Unfortunately, it may take 15m to install a host, if the RPMs download is slllllooowww..
In the case of the hosted-engine host deploy we sample host status each second, so it will not be a problem, also HE host has already the most part of the relevant packages. So maybe we can reduce the timeout time. What do you think?
(In reply to Artyom from comment #2) > In the case of the hosted-engine host deploy we sample host status each > second, so it will not be a problem, also HE host has already the most part > of the relevant packages. So maybe we can reduce the timeout time. > What do you think? I see no reason to query every second actually, but I also don't see the real value in reducing this timeout.
The real value is to save some time in the case when the python API request is stuck like you can see from the log that I provided. My host deployment finished after 2 minutes, but because some problem with the python SDK I needed to wait the half hour. Also, I do not ask general timeout reduce, I ask timeout reduce only in this specific case when we deploy first HE host to the engine.

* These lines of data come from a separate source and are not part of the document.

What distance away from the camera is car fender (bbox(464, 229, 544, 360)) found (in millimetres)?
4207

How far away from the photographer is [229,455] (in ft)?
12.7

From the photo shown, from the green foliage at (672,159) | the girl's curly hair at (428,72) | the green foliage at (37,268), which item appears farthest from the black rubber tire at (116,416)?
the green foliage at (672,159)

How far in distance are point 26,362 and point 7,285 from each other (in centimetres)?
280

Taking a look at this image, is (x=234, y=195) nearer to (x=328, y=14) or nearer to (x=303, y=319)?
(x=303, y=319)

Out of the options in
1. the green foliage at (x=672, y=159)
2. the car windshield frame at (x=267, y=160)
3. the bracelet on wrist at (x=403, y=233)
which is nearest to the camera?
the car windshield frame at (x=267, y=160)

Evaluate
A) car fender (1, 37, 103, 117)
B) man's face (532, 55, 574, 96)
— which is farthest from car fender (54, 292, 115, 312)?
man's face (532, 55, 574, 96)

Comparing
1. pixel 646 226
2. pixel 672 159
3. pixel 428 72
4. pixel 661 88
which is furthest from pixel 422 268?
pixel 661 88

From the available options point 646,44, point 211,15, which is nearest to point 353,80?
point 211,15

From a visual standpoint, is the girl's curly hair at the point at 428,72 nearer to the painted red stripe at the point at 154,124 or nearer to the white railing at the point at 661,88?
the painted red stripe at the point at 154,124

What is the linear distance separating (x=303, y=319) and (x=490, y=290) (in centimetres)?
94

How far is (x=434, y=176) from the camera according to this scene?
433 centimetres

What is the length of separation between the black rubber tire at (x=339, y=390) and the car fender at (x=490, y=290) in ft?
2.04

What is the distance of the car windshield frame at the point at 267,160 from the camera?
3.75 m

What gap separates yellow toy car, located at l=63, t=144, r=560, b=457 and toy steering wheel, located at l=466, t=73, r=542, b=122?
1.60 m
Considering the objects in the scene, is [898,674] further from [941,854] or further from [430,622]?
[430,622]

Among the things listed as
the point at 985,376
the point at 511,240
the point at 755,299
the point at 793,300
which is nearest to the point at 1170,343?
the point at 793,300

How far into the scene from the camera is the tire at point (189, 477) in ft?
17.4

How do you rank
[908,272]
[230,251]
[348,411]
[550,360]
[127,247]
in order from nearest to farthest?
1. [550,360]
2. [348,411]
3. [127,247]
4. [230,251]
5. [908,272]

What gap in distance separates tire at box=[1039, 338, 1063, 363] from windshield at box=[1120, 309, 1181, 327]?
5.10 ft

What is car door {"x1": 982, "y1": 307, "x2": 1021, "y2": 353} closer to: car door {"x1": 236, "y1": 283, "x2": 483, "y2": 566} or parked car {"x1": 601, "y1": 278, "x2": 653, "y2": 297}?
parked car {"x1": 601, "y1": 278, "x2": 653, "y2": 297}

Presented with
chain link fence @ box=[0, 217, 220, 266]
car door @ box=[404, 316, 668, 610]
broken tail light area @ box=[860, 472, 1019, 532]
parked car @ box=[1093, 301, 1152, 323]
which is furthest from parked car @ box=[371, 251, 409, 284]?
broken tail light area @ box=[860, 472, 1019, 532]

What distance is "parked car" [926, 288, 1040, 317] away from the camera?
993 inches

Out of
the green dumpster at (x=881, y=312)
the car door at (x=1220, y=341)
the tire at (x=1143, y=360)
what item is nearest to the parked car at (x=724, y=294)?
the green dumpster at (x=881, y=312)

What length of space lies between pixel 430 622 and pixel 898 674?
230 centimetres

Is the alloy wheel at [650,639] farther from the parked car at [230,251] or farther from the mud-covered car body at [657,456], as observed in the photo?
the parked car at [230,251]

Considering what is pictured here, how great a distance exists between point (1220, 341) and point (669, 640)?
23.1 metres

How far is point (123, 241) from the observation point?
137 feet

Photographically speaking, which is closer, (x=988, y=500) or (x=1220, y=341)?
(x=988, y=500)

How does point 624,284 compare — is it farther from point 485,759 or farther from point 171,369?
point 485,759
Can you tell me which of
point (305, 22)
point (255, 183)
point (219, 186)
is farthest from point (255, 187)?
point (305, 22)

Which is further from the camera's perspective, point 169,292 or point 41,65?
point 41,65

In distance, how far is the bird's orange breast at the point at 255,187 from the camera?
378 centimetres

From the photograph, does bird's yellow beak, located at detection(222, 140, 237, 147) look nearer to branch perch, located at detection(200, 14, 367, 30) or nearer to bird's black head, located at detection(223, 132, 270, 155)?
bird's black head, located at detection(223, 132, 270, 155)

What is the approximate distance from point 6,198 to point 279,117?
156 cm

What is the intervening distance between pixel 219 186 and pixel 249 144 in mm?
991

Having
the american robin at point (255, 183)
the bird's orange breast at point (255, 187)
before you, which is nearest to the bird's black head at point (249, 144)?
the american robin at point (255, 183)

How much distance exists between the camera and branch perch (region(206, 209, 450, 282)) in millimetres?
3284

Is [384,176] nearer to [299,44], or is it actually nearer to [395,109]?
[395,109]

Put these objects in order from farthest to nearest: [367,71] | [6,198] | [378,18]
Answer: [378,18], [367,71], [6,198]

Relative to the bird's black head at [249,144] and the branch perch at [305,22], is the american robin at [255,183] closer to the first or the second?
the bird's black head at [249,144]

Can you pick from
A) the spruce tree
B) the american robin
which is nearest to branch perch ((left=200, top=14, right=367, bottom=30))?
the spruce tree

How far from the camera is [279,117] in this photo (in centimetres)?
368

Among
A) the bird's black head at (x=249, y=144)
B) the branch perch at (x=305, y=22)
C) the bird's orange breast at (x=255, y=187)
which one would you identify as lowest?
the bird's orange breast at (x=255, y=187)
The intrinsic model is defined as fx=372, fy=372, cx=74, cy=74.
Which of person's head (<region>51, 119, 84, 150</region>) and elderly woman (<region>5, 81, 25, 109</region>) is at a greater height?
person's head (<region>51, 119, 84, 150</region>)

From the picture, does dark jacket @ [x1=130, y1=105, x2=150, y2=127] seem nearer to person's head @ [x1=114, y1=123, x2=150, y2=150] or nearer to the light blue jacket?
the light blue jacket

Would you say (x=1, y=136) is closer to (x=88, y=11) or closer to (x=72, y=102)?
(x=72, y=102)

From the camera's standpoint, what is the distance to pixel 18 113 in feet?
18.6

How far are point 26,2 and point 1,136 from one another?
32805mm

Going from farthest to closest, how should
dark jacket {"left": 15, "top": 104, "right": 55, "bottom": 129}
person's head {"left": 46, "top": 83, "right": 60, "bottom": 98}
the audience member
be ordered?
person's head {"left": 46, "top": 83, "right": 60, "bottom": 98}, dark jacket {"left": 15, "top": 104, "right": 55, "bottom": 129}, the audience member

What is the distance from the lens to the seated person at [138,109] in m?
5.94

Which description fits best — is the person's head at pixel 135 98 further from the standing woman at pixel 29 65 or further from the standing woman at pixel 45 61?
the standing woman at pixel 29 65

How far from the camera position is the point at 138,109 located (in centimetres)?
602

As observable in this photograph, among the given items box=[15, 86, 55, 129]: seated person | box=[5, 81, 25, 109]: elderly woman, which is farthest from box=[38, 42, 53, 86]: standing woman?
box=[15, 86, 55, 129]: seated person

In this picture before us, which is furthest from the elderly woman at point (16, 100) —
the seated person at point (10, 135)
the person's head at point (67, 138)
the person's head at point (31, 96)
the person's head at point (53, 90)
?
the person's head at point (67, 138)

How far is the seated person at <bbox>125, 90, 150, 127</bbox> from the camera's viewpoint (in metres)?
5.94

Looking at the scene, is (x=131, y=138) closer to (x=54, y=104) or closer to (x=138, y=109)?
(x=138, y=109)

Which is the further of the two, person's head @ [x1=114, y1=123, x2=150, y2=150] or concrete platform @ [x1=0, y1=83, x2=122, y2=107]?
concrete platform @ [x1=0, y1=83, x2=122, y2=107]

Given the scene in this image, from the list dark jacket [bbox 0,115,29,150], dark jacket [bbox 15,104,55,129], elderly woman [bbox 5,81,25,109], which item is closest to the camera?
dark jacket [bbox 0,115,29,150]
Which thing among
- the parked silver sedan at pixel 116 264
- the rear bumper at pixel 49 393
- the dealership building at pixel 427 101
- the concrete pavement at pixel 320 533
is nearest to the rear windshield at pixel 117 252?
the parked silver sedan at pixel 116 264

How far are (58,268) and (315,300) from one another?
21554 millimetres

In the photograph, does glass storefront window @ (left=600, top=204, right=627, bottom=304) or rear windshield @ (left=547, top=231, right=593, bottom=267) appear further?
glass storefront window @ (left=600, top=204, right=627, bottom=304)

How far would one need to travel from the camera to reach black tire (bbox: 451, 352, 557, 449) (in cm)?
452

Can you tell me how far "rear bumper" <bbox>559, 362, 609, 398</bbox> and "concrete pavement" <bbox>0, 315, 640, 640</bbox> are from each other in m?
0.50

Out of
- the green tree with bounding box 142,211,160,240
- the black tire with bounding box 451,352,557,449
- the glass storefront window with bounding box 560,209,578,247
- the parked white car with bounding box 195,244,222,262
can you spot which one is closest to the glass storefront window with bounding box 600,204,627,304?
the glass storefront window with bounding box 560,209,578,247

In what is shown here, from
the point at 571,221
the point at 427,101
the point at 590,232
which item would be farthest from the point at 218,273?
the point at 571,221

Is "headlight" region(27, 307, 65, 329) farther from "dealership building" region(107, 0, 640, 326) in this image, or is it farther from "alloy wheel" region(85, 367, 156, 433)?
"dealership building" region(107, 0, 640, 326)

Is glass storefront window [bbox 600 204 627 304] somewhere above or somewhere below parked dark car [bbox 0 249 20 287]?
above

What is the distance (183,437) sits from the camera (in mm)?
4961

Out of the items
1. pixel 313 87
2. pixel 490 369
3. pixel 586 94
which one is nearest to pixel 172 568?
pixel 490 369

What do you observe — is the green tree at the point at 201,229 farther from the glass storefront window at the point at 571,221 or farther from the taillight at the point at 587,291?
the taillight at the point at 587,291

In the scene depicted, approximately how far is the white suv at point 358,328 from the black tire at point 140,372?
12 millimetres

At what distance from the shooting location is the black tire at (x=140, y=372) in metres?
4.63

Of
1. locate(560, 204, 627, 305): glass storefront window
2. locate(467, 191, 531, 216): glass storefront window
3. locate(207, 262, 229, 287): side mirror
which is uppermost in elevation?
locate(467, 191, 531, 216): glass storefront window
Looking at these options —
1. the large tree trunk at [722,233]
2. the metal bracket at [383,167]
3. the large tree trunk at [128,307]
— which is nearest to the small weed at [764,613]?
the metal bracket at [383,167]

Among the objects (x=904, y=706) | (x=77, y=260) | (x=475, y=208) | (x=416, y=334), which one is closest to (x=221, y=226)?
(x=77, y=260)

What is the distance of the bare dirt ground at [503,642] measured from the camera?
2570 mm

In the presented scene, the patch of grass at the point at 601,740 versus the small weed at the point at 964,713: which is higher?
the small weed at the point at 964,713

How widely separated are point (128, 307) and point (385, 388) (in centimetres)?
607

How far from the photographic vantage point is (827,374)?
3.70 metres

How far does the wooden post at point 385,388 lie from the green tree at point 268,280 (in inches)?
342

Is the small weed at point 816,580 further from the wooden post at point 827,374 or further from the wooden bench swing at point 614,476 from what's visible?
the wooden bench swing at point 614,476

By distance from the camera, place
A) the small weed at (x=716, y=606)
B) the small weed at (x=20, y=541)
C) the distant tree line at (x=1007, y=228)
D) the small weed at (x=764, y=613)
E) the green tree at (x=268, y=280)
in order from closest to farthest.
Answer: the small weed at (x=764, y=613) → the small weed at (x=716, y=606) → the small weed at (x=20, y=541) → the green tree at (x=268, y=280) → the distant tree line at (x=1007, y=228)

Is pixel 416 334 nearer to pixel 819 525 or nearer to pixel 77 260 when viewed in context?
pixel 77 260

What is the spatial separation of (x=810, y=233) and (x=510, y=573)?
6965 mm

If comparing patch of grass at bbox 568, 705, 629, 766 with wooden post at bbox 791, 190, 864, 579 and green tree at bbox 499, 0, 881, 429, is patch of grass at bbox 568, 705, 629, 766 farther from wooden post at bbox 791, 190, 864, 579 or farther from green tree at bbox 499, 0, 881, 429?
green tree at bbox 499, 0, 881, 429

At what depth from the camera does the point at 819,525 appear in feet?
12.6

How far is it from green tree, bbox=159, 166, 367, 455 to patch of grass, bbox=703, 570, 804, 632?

(In reply to Artyom from comment #4) > The real value is to save some time in the case when the python API request > is stuck like you can see from the log that I provided. My host deployment > finished after 2 minutes, but because some problem with the python SDK I > needed to wait the half hour. Also, I do not ask general timeout reduce, I > ask timeout reduce only in this specific case when we deploy first HE host > to the engine. I suggest finding the real problem in the SDK.
Artyom is right, we were passing the wrong value on API constructor from the python SDK resulting in unacceptably long timeout.
Verified on ovirt-hosted-engine-setup-2.1.0.6-1.el7ev.noarch